BRAWLEY — The city of Brawley denied One World Beef a wastewater discharge permit explained through a press release issued Friday evening.
The press release was from Rosanna Bayon Moore, Brawley city manager.
“The city of Brawley has rejected One World Beef’s request to discharge to the city’s wastewater treatment plant starting March 1,” said Moore. “The reason: One World Beef (OWB) has failed to provide a plan and necessary technical information in time for the city to evaluate the request and prepare it for Regional Water Quality Board concurrence.”
“I think it is important for the community to know where the Regional Water Board stands on this project,” said Jose Angel, executive officer with the California Regional Water Quality control Board who contacted The Desert Review. “There are no water quality or nuisance issues associated with the wastewater operations. I am baffled as to why the city is attempting to use us to deny its permit for OWB. The city plant has plenty of capacity to take what OWB proposes to discharge into it and we believe the city plant should be able to handle it. It’s unfortunate when we don’t serve the public well and put at risk their livelihood.”
Moore said the city will consider modifying the existing industrial discharge permit once OWB submits a complete permit modification application and complete application for the biofilter water treatment system building permit, including missing information needed to meet normal professional standards. The duration of an interim solution cannot be determined without a genuine plan to construct the biofilter water treatment system. OWB was notified on Feb. 10, 2017 that it is prohibited from discharging to the city’s wastewater treatment plant until OWB provides missing technical information.
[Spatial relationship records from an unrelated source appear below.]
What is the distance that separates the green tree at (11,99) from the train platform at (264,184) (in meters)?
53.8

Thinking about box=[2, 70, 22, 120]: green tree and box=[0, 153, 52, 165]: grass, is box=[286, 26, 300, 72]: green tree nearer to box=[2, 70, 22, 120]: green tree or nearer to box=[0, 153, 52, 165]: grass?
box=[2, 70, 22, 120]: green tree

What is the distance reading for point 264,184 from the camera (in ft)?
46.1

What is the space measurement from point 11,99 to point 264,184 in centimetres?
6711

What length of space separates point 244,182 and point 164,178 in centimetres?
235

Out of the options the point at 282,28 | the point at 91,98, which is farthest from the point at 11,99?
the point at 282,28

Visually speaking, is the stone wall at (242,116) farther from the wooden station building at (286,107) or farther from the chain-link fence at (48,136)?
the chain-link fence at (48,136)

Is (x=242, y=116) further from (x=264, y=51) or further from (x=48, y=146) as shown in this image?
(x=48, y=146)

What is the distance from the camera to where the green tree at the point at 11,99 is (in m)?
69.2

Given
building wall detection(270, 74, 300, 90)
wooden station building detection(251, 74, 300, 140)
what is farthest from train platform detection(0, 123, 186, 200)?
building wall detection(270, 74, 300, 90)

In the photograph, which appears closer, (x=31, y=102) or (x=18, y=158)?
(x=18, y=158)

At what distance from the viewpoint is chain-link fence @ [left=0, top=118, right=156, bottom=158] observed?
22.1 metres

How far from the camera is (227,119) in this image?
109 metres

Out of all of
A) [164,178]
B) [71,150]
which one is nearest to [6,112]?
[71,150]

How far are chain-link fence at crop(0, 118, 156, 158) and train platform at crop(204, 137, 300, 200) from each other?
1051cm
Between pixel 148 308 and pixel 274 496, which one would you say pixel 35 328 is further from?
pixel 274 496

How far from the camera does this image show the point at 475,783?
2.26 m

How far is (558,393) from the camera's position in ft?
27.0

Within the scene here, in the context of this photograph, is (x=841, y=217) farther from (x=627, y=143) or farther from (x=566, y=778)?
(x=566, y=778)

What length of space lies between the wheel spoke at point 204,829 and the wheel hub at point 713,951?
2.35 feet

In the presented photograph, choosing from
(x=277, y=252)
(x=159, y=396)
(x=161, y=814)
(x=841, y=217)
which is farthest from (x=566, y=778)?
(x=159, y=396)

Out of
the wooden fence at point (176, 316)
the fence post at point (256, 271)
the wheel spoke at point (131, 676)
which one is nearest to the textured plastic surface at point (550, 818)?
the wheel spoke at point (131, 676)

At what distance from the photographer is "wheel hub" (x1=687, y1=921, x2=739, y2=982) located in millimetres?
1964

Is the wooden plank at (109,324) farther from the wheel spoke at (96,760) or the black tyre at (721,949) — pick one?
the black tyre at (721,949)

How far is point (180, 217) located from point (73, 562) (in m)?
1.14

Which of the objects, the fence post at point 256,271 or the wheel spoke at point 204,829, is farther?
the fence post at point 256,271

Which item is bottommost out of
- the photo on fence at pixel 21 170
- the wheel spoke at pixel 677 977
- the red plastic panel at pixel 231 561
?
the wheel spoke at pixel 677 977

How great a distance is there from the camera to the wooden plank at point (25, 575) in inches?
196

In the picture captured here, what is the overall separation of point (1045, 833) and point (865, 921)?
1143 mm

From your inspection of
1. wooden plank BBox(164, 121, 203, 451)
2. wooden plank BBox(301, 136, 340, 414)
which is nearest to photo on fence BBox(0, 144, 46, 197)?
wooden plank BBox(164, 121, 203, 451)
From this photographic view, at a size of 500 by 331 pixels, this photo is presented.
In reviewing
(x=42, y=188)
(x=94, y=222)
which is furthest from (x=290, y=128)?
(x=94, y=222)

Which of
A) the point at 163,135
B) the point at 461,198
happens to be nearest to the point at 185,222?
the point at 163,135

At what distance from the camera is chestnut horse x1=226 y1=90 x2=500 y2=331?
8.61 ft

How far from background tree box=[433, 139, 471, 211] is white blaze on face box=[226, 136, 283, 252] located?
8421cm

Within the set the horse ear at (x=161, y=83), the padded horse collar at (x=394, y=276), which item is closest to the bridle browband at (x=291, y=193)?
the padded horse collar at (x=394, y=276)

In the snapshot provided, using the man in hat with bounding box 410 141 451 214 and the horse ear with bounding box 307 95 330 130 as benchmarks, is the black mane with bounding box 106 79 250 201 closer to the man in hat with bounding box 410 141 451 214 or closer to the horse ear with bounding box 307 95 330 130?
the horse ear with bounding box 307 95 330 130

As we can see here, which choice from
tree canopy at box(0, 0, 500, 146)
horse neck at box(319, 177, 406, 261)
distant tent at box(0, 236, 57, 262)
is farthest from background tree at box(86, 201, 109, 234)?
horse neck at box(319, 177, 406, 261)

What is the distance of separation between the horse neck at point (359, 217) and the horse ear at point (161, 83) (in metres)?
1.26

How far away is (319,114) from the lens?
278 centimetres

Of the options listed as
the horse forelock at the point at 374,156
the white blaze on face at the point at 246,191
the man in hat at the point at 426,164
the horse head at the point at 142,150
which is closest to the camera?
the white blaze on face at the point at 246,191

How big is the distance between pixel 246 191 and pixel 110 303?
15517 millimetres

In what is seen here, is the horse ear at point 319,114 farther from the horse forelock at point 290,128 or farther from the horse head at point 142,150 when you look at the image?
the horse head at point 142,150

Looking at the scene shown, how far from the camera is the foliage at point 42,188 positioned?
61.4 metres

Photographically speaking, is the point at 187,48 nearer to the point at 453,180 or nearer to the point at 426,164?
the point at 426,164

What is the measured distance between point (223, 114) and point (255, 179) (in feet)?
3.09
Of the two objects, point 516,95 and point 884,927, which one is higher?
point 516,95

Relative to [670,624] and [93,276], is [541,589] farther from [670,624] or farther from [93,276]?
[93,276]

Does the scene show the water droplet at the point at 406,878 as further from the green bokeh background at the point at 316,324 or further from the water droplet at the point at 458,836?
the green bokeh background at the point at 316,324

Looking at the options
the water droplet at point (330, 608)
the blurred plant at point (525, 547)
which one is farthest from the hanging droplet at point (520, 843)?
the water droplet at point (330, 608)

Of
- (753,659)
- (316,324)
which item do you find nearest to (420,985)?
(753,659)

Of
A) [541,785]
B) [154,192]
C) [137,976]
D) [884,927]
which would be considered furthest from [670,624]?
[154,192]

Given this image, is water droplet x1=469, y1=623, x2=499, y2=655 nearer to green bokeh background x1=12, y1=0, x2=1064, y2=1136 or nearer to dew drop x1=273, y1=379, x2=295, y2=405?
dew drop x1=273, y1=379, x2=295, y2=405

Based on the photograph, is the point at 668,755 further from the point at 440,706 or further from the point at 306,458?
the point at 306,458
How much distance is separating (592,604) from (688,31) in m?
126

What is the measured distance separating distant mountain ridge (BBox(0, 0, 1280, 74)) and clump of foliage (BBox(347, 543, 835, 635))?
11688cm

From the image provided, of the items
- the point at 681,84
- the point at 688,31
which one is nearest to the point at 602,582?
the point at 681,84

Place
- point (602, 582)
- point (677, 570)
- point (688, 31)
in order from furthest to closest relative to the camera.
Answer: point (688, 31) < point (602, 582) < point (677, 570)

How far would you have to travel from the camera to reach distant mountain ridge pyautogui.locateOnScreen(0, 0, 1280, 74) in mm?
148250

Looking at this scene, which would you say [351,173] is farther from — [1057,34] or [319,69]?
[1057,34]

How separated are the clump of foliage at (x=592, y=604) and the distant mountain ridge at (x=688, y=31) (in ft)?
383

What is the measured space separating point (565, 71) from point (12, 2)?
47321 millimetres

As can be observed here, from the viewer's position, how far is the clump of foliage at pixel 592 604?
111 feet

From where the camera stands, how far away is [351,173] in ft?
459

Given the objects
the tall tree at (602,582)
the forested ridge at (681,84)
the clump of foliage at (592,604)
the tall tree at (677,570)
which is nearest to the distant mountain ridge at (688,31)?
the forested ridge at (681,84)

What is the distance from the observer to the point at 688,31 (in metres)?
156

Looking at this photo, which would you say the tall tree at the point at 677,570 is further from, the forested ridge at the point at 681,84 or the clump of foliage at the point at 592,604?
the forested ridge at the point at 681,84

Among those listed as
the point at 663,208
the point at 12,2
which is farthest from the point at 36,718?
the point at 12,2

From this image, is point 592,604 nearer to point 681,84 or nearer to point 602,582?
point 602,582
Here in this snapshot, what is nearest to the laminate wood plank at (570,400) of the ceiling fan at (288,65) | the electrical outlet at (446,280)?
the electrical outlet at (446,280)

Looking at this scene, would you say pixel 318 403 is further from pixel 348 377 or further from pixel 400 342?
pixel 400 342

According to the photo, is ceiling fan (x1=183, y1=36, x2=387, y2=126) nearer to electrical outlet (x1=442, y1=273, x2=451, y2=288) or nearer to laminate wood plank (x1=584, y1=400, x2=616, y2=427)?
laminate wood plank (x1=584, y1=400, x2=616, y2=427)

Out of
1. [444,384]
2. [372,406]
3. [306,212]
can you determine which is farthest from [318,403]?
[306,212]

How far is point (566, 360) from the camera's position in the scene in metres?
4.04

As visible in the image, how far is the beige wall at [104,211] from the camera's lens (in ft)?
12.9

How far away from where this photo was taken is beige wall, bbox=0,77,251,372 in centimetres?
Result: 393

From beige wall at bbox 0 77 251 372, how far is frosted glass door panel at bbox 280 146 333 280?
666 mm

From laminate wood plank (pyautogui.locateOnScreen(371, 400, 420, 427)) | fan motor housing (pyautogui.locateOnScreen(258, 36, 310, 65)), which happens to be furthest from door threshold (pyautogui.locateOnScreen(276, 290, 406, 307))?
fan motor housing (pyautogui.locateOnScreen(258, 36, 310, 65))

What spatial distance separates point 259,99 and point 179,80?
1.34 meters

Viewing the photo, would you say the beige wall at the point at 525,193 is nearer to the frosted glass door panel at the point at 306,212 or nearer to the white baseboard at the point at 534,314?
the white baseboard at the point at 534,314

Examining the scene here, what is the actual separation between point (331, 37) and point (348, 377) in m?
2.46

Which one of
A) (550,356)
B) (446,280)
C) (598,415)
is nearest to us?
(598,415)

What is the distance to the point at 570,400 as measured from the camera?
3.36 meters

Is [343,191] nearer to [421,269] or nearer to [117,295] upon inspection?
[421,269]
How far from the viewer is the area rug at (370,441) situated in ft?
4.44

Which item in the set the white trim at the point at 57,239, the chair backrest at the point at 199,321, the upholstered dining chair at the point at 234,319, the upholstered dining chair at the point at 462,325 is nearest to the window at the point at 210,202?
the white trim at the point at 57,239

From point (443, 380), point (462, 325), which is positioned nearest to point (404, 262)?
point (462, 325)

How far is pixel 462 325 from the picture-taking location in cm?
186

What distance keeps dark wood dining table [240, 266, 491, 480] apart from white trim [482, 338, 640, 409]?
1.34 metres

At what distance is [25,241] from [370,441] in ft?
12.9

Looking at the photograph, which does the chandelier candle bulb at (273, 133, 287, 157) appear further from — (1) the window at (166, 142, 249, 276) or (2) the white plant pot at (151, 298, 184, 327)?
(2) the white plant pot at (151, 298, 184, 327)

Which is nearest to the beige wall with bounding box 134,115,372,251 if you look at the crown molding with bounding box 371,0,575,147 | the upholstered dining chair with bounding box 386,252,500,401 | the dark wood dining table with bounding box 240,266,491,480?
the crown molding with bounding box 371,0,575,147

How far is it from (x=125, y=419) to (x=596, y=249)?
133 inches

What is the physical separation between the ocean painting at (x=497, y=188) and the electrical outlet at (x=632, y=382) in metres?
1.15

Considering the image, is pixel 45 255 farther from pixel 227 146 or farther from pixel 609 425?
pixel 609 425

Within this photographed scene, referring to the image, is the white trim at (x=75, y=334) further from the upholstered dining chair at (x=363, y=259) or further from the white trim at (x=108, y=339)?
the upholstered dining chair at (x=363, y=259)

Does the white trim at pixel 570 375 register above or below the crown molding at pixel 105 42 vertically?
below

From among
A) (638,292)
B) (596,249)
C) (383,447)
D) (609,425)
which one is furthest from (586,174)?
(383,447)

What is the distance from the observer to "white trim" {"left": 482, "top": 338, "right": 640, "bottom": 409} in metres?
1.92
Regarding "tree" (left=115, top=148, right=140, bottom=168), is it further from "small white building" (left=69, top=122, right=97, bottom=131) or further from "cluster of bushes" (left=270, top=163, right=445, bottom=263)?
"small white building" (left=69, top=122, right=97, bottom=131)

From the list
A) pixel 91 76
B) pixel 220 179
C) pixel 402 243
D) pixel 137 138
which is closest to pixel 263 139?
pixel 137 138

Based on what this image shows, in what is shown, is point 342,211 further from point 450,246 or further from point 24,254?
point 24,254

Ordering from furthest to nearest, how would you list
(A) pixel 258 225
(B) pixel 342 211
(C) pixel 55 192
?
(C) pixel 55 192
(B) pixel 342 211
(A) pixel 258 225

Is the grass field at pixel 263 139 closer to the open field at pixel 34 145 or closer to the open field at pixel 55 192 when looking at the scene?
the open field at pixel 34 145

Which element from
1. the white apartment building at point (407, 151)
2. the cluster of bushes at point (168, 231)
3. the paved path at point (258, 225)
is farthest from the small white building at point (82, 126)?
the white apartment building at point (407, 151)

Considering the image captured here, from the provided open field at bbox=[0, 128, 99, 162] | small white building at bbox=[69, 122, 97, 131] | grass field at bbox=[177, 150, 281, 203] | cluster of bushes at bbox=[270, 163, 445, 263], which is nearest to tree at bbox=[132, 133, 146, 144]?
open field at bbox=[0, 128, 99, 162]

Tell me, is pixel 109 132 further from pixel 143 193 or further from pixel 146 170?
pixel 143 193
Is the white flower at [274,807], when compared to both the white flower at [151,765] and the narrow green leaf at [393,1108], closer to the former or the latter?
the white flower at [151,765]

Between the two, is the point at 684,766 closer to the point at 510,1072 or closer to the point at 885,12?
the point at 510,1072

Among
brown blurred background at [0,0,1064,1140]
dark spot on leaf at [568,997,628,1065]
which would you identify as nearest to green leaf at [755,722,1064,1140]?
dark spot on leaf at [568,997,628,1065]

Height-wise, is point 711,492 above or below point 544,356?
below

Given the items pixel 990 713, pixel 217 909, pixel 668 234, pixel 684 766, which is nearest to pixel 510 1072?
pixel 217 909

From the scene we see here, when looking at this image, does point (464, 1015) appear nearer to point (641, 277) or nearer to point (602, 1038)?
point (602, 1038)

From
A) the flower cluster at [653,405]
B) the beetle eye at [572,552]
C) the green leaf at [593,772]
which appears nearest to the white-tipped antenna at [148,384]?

“OWB does not need to obtain from our office any additional concurrence for its request,” Angel insisted. “We are not going to be used for political purposes. We have no problems with the OWB proposal. The city manager knows this and has used her discretion previously to grant a similar request from the local hospital. They never required the hospital to seek concurrence or approval from our office.”
“The city keeps moving the goal posts,” said One World Beef president and CEO, Eric Brandt.
Brawley Mayor Sam Couchman said, “I don’t know the status of the permitting process, but we don’t want another million dollar fine. My duty is protect the citizens.”
“We have a great group of employees working hard to create quality products,” said Brandt. “We live here in this community and want to do everything right to protect the environment, while providing the much needed jobs. We thank the county, the IID, and everyone who has supported us in this endeavor.”